By Nick McDaniels – I have heard before that teachers make thousands, or tens-of-thousands, of decisions every day. This is probably true of everything we do in our lives – we have to make many small decisions to accomplish any task – but, to some extent, the amount of mental dexterity required to be teacher does seem to be exceed that of many other professions.
I have tried recently to focus on the many small decisions I make every day in my classroom.
When Nyah shows up late to class, do I respond to her differently that I do to D’Andre when he shows up late?
When I want my students to read an article that is 14 pages long, do I decide to find a different article because I know 14 pages x 33 students is more copies than I will be able to make?
When Michael asks to go see the nurse for the third straight day, do I let him go?
When Keohna is using her cell phone in class, do I ask her to put it away, take it from her, go stand near her to see if she puts it away on her own, or ignore it?
When Matthew asks me the answer to number 4, do I tell him where to find it, tell him the answer, or tell him to find it himself?
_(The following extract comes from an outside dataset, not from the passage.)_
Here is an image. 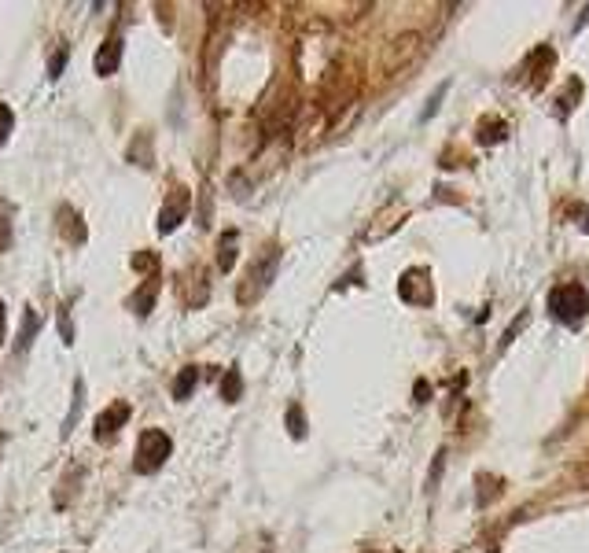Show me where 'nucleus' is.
Returning a JSON list of instances; mask_svg holds the SVG:
<instances>
[{"instance_id": "obj_13", "label": "nucleus", "mask_w": 589, "mask_h": 553, "mask_svg": "<svg viewBox=\"0 0 589 553\" xmlns=\"http://www.w3.org/2000/svg\"><path fill=\"white\" fill-rule=\"evenodd\" d=\"M243 391V380H240V369H228L225 372V380H221V399L225 402H236Z\"/></svg>"}, {"instance_id": "obj_9", "label": "nucleus", "mask_w": 589, "mask_h": 553, "mask_svg": "<svg viewBox=\"0 0 589 553\" xmlns=\"http://www.w3.org/2000/svg\"><path fill=\"white\" fill-rule=\"evenodd\" d=\"M37 329H41V314L34 310V306H26V314H23V329H19V339H15V351L23 354L30 344H34Z\"/></svg>"}, {"instance_id": "obj_19", "label": "nucleus", "mask_w": 589, "mask_h": 553, "mask_svg": "<svg viewBox=\"0 0 589 553\" xmlns=\"http://www.w3.org/2000/svg\"><path fill=\"white\" fill-rule=\"evenodd\" d=\"M0 344H4V303H0Z\"/></svg>"}, {"instance_id": "obj_10", "label": "nucleus", "mask_w": 589, "mask_h": 553, "mask_svg": "<svg viewBox=\"0 0 589 553\" xmlns=\"http://www.w3.org/2000/svg\"><path fill=\"white\" fill-rule=\"evenodd\" d=\"M236 240H240L236 229H228V233L221 236V248H218V269H221V273H228V269L236 266Z\"/></svg>"}, {"instance_id": "obj_4", "label": "nucleus", "mask_w": 589, "mask_h": 553, "mask_svg": "<svg viewBox=\"0 0 589 553\" xmlns=\"http://www.w3.org/2000/svg\"><path fill=\"white\" fill-rule=\"evenodd\" d=\"M188 207H192L188 188H173V192H170V200L162 203V210H159V233H173L177 225L188 218Z\"/></svg>"}, {"instance_id": "obj_7", "label": "nucleus", "mask_w": 589, "mask_h": 553, "mask_svg": "<svg viewBox=\"0 0 589 553\" xmlns=\"http://www.w3.org/2000/svg\"><path fill=\"white\" fill-rule=\"evenodd\" d=\"M155 296H159V273H151L147 276V281L140 284V291L133 299H129V306H133V310L144 317V314H151V306H155Z\"/></svg>"}, {"instance_id": "obj_16", "label": "nucleus", "mask_w": 589, "mask_h": 553, "mask_svg": "<svg viewBox=\"0 0 589 553\" xmlns=\"http://www.w3.org/2000/svg\"><path fill=\"white\" fill-rule=\"evenodd\" d=\"M4 210H11V207L0 203V251H8V243H11V218L4 221Z\"/></svg>"}, {"instance_id": "obj_2", "label": "nucleus", "mask_w": 589, "mask_h": 553, "mask_svg": "<svg viewBox=\"0 0 589 553\" xmlns=\"http://www.w3.org/2000/svg\"><path fill=\"white\" fill-rule=\"evenodd\" d=\"M170 450H173V443H170V435H166V432L147 428V432L140 435V443H137V473H144V476L159 473V468L166 465Z\"/></svg>"}, {"instance_id": "obj_12", "label": "nucleus", "mask_w": 589, "mask_h": 553, "mask_svg": "<svg viewBox=\"0 0 589 553\" xmlns=\"http://www.w3.org/2000/svg\"><path fill=\"white\" fill-rule=\"evenodd\" d=\"M81 410H85V384H81V380H74V402H70V413H67V420H63V435H70V432H74V425H78Z\"/></svg>"}, {"instance_id": "obj_8", "label": "nucleus", "mask_w": 589, "mask_h": 553, "mask_svg": "<svg viewBox=\"0 0 589 553\" xmlns=\"http://www.w3.org/2000/svg\"><path fill=\"white\" fill-rule=\"evenodd\" d=\"M59 233L67 236L70 243H85V225L78 221V210L59 207Z\"/></svg>"}, {"instance_id": "obj_6", "label": "nucleus", "mask_w": 589, "mask_h": 553, "mask_svg": "<svg viewBox=\"0 0 589 553\" xmlns=\"http://www.w3.org/2000/svg\"><path fill=\"white\" fill-rule=\"evenodd\" d=\"M118 63H122V41H118V34H111L100 44V52H96V74L111 78L114 71H118Z\"/></svg>"}, {"instance_id": "obj_20", "label": "nucleus", "mask_w": 589, "mask_h": 553, "mask_svg": "<svg viewBox=\"0 0 589 553\" xmlns=\"http://www.w3.org/2000/svg\"><path fill=\"white\" fill-rule=\"evenodd\" d=\"M365 553H372V549H365Z\"/></svg>"}, {"instance_id": "obj_1", "label": "nucleus", "mask_w": 589, "mask_h": 553, "mask_svg": "<svg viewBox=\"0 0 589 553\" xmlns=\"http://www.w3.org/2000/svg\"><path fill=\"white\" fill-rule=\"evenodd\" d=\"M549 310L556 321H564L571 324V329H578L585 310H589V291L582 284H560V288H552L549 291Z\"/></svg>"}, {"instance_id": "obj_11", "label": "nucleus", "mask_w": 589, "mask_h": 553, "mask_svg": "<svg viewBox=\"0 0 589 553\" xmlns=\"http://www.w3.org/2000/svg\"><path fill=\"white\" fill-rule=\"evenodd\" d=\"M195 384H199V369H195V365L181 369V372H177V380H173V399L185 402V399L195 391Z\"/></svg>"}, {"instance_id": "obj_18", "label": "nucleus", "mask_w": 589, "mask_h": 553, "mask_svg": "<svg viewBox=\"0 0 589 553\" xmlns=\"http://www.w3.org/2000/svg\"><path fill=\"white\" fill-rule=\"evenodd\" d=\"M63 63H67V48H59V52L48 59V78H59L63 74Z\"/></svg>"}, {"instance_id": "obj_17", "label": "nucleus", "mask_w": 589, "mask_h": 553, "mask_svg": "<svg viewBox=\"0 0 589 553\" xmlns=\"http://www.w3.org/2000/svg\"><path fill=\"white\" fill-rule=\"evenodd\" d=\"M59 336H63V344H74V324H70V317H67V306L59 310Z\"/></svg>"}, {"instance_id": "obj_14", "label": "nucleus", "mask_w": 589, "mask_h": 553, "mask_svg": "<svg viewBox=\"0 0 589 553\" xmlns=\"http://www.w3.org/2000/svg\"><path fill=\"white\" fill-rule=\"evenodd\" d=\"M287 428H291L294 439H302V435H306V417H302L299 406H291V410H287Z\"/></svg>"}, {"instance_id": "obj_3", "label": "nucleus", "mask_w": 589, "mask_h": 553, "mask_svg": "<svg viewBox=\"0 0 589 553\" xmlns=\"http://www.w3.org/2000/svg\"><path fill=\"white\" fill-rule=\"evenodd\" d=\"M276 262H280V251L276 248H266V255L258 258V262L251 266V276H247V288H240V299L243 303H251V299H258L261 291L269 288V281H273V273H276Z\"/></svg>"}, {"instance_id": "obj_5", "label": "nucleus", "mask_w": 589, "mask_h": 553, "mask_svg": "<svg viewBox=\"0 0 589 553\" xmlns=\"http://www.w3.org/2000/svg\"><path fill=\"white\" fill-rule=\"evenodd\" d=\"M129 413H133V406H129V402H114V406H107V410L96 417V428H92L96 439H111V435L129 420Z\"/></svg>"}, {"instance_id": "obj_15", "label": "nucleus", "mask_w": 589, "mask_h": 553, "mask_svg": "<svg viewBox=\"0 0 589 553\" xmlns=\"http://www.w3.org/2000/svg\"><path fill=\"white\" fill-rule=\"evenodd\" d=\"M11 126H15V115H11V107H8V104H0V144L8 140Z\"/></svg>"}]
</instances>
The list could go on and on.
I am not claiming that any or all of these decisions I make are particularly impactful on the learning experience for students. Some are. Some are not. I do know that I have become much less thoughtful about every small decision I make in the classroom, and that, perhaps counter-intuitively, makes me a better teacher.
You see, it is these microdecisions that overwhelm new teachers. I was significantly more conscious of the many decisions I had to make earlier in my career. I would come home mentally exhausted because of it. Now, much more, I read the situation and react to it based on years of experience. The amount of decisions I make on a daily basis is probably greater than ever, but the efficiency and confidence with which I make these decisions is also higher.
If you are a teacher, take some time this week while teaching to do a little meta-reflection. Think about the decisions you are making as you make them. I think you’ll impress yourself with the complexity of your day-to-day.